- Instruction
Set out every line of the entries below as a numbered list, omitting any blank lines.
— begin Given entries —
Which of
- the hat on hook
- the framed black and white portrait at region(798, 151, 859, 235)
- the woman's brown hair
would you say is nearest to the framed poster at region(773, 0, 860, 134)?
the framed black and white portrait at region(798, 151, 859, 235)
— end Given entries —
- Written solution
1. Which of
2. - the hat on hook
3. - the framed black and white portrait at region(798, 151, 859, 235)
4. - the woman's brown hair
5. would you say is nearest to the framed poster at region(773, 0, 860, 134)?
6. the framed black and white portrait at region(798, 151, 859, 235)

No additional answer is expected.